Multiple bills introduced to improve Endangered Species Act

March 27, 2017

Washington, D.C. – States shouldn’t be left in the dark or their data ignored when the federal government is deciding to list an endangered species.

U.S. Senator Mike Enzi, R-Wyo., introduced legislation today that would require the federal government to disclose the data it uses for Endangered Species Act (ESA) listings. It would also ensure that ESA decisions are more reliant on the input of state, local and tribal studies. The legislation was also cosponsored by Senator John Barrasso, R-Wyo.

“Wyoming has some of the richest wildlife habitat in the world,” Enzi said. “The Endangered Species Act has a profound impact on our economy and our lives. The federal government should be sharing its endangered species data and allowing those most affected by a proposal to review the information. State, local and tribal entities need to have a seat at the table when federal agencies are proposing regulations that could have significant ramifications. We should encourage an open process that relies on the best data available. This legislation would give the opportunity to verify, dispute, or complement the information federal agencies use in listings species.”

The State, Tribal, and Local Species Transparency and Recovery Act is designed to ensure the federal government adheres to its legal responsibilities to cooperate with states under the Endangered Species Act and that the best available scientific data is used in listing decisions.

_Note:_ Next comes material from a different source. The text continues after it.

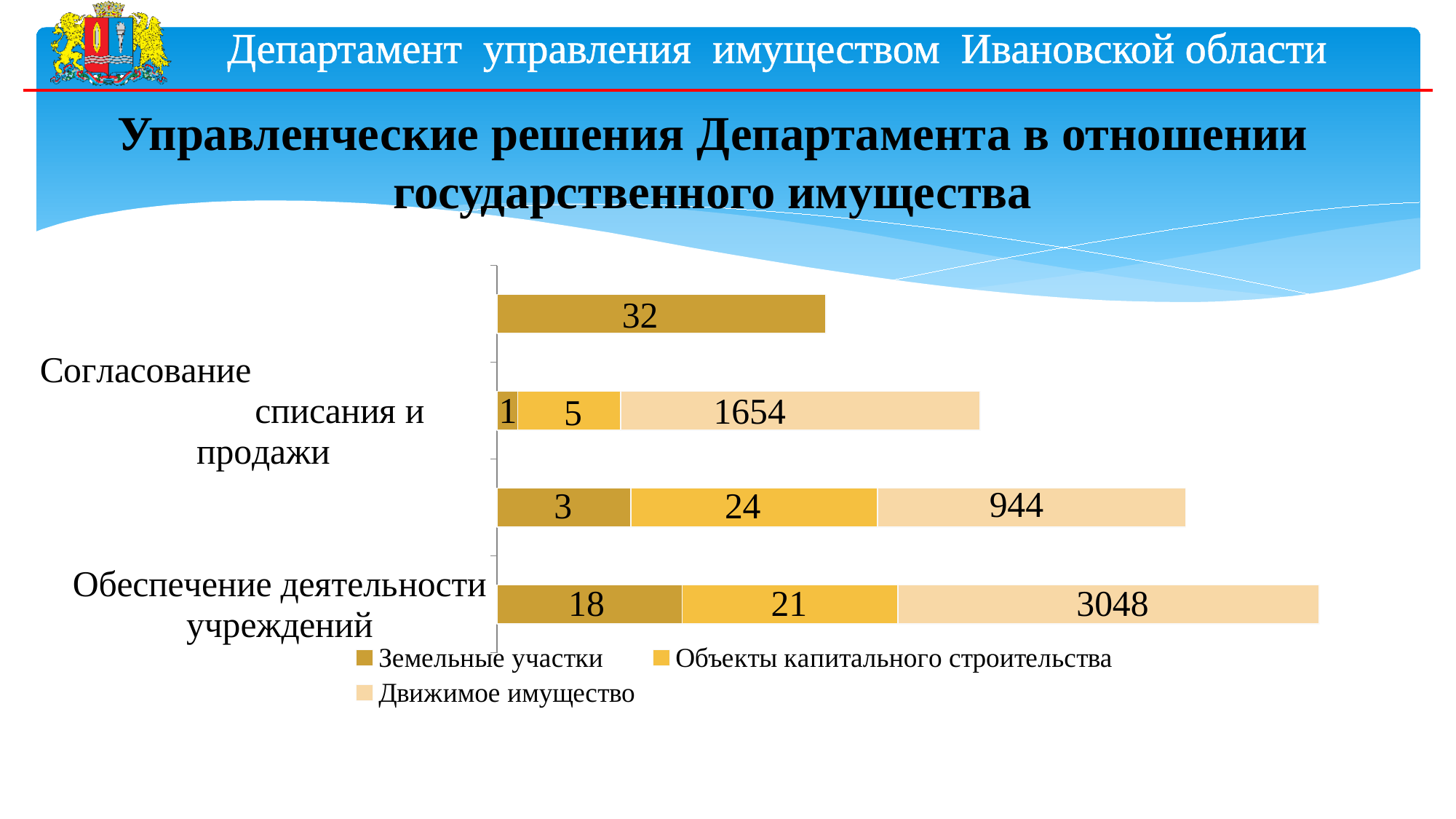
What is the value of Движимое имущество for Согласование списания и продажи? 1654 How many bars are plotted in the chart? 4 What is the total of the stacked bar for Обеспечение деятельности учреждений? 3087 What value is labelled on the topmost bar of the chart? 32 How many series does the legend list? 3 Which has the larger value for Объекты капитального строительства: Согласование списания и продажи or Обеспечение деятельности учреждений? Обеспечение деятельности учреждений What kind of chart is shown on the slide? bar chart What is the value of Объекты капитального строительства for Согласование списания и продажи? 5 What is the value of Движимое имущество for Обеспечение деятельности учреждений? 3048 What is the total of the stacked bar for Согласование списания и продажи? 1660 What is the value of Земельные участки for Обеспечение деятельности учреждений? 18 What is the difference in Движимое имущество between Обеспечение деятельности учреждений and Согласование списания и продажи? 1394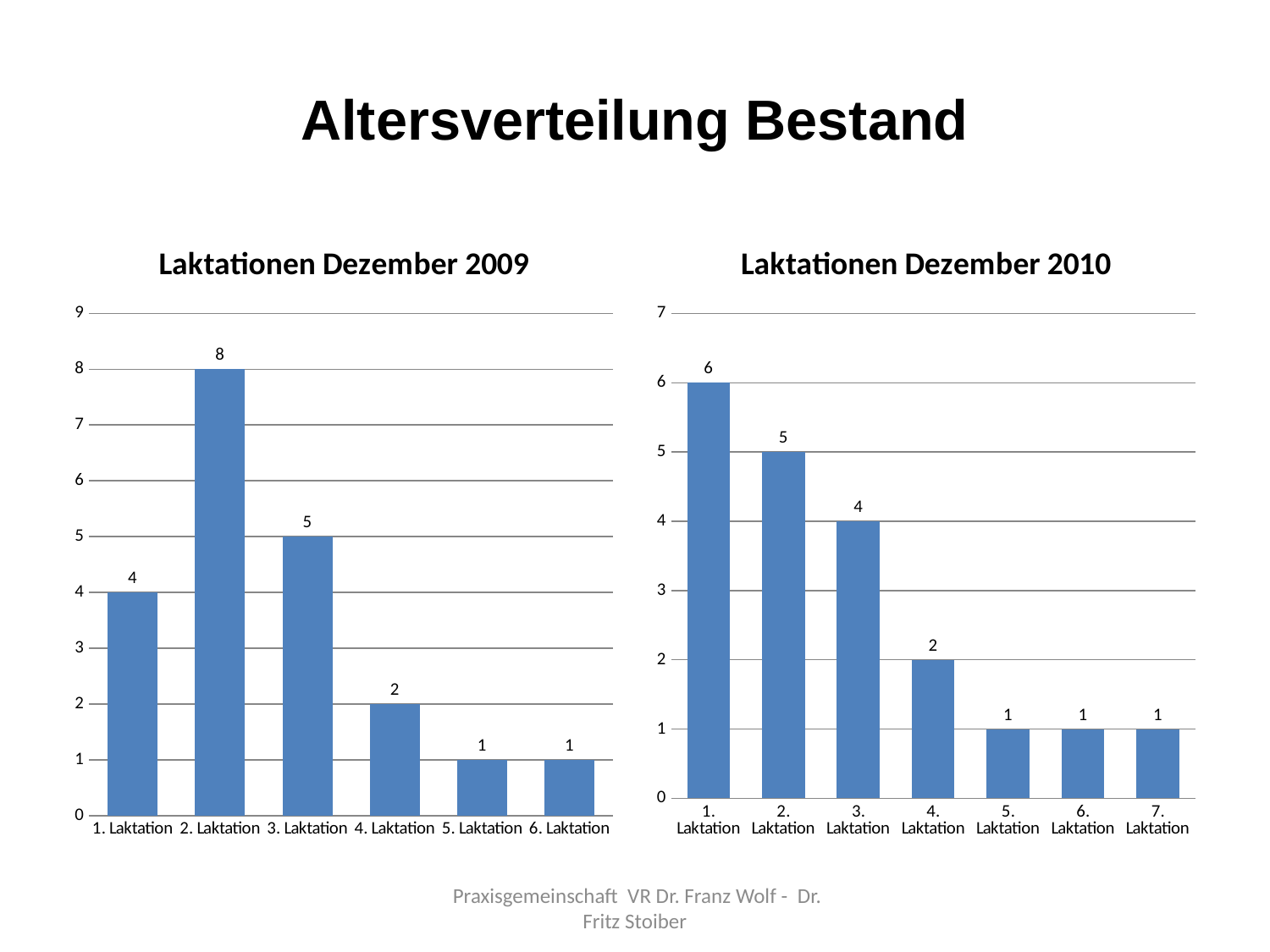
In the 'Laktationen Dezember 2009' chart, which category has the highest value? 2. Laktation In the 'Laktationen Dezember 2010' chart, which category has the highest value? 1. Laktation How many categories are shown in the 'Laktationen Dezember 2010' chart? 7 In the 'Laktationen Dezember 2010' chart, do the values rise or fall from 1. Laktation to 5. Laktation? Fall In the 'Laktationen Dezember 2010' chart, what is the difference between the values for 1. Laktation and 4. Laktation? 4 In the 'Laktationen Dezember 2009' chart, which is larger, the value for 1. Laktation or the value for 3. Laktation? 3. Laktation How many categories are shown in the 'Laktationen Dezember 2009' chart? 6 In the 'Laktationen Dezember 2010' chart, what is the value for 3. Laktation? 4 In the 'Laktationen Dezember 2009' chart, what is the difference between the values for 2. Laktation and 3. Laktation? 3 What is the title of the chart on the left side of the slide? Laktationen Dezember 2009 What kind of chart is the 'Laktationen Dezember 2010' chart? Bar chart In the 'Laktationen Dezember 2009' chart, what is the value for 2. Laktation? 8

Enzi bill part of larger effort to make Endangered Species Act more transparent

Enzi also cosponsored other pieces of legislation led by U. S. Senator John Cornyn, R-Texas, to improve the Endangered Species Act process. One bill would require the federal government to publish data used in listing and delisting federally endangered and threatened species on the internet. 

Another bill would protect citizens from the regulatory impact of closed-door litigation settlements between special interest groups and the Fish and Wildlife Service. It amends the Endangered Species Act to give states, counties and other affected parties a say in the settlement of certain Endangered Species Act “citizen suits” and would prevent U.S. taxpayer dollars from being used to fund these lawsuits.